Anthropic quietly pushed a small but genuinely useful update to Claude for Desktop on MacOS: the app now displays how much of your context window you've consumed in a given conversation.
The context window is the amount of text Claude can hold in active memory during a session - think of it as the whiteboard Claude reads from when forming a response. Once you fill it, older parts of the conversation get pushed out, which can cause Claude to "forget" things you mentioned earlier or lose track of files you shared. For anyone doing long research sessions, multi-document analysis, or extended coding work, hitting that ceiling without warning is a real problem.
This indicator gives you a running read on where you stand before things go sideways. Knowing you're at 80% capacity means you can wrap up a thread, start a fresh session, or summarize before context drops off - rather than discovering the hard way that Claude no longer remembers what you asked it 20 minutes ago.

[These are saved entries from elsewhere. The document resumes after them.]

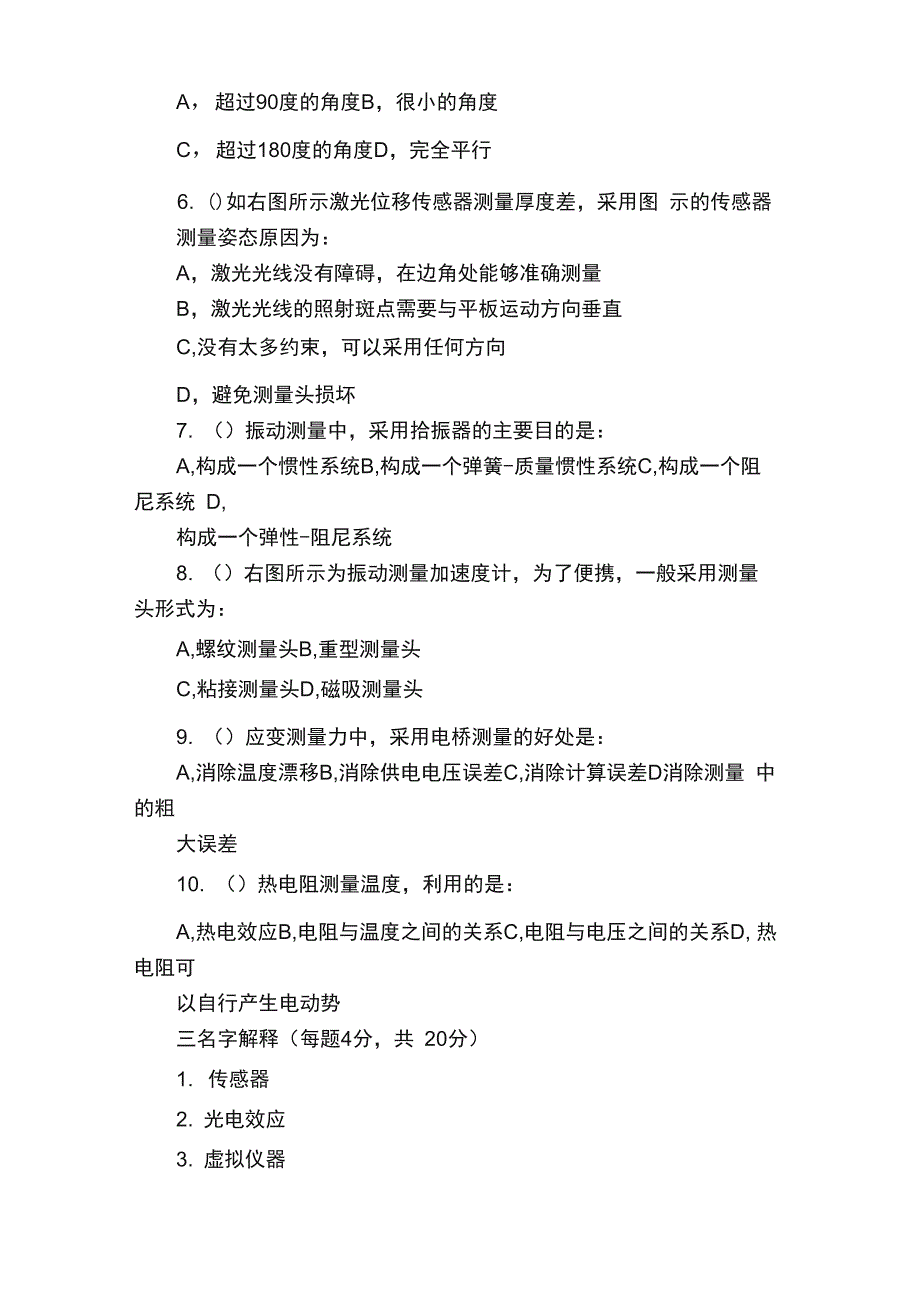 A，超过90度的角度B，很小的角度

C，超过180度的角度D，完全平行

6. ()如右图所示激光位移传感器测量厚度差，采用图 示的传感器测量姿态原因为：

A，激光光线没有障碍，在边角处能够准确测量

B，激光光线的照射斑点需要与平板运动方向垂直

C,没有太多约束，可以采用任何方向

D，避免测量头损坏

7. （）振动测量中，采用拾振器的主要目的是：

A,构成一个惯性系统B,构成一个弹簧-质量惯性系统C,构成一个阻尼系统 D,

构成一个弹性-阻尼系统

8. （）右图所示为振动测量加速度计，为了便携，一般采用测量头形式为：

A,螺纹测量头B,重型测量头

C,粘接测量头D,磁吸测量头

9. （）应变测量力中，采用电桥测量的好处是：

A,消除温度漂移B,消除供电电压误差C,消除计算误差D消除测量 中的粗

大误差

10. （）热电阻测量温度，利用的是：

A,热电效应B,电阻与温度之间的关系C,电阻与电压之间的关系D, 热电阻可

以自行产生电动势

三名字解释（每题4分，共 20分）

1. 传感器

2. 光电效应

3. 虚拟仪器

The feature appears to have rolled out silently on May 9, 2026, with no formal announcement from Anthropic. It's currently visible on MacOS; there's no confirmation yet whether a Windows version of the indicator is coming or already present.
This kind of visibility matters more as people use Claude for longer, more complex tasks. A token counter doesn't help ML researchers alone - it's directly useful for anyone pasting in long documents, running back-and-forth drafting sessions, or using Claude Code for extended coding work. Minor update, real utility.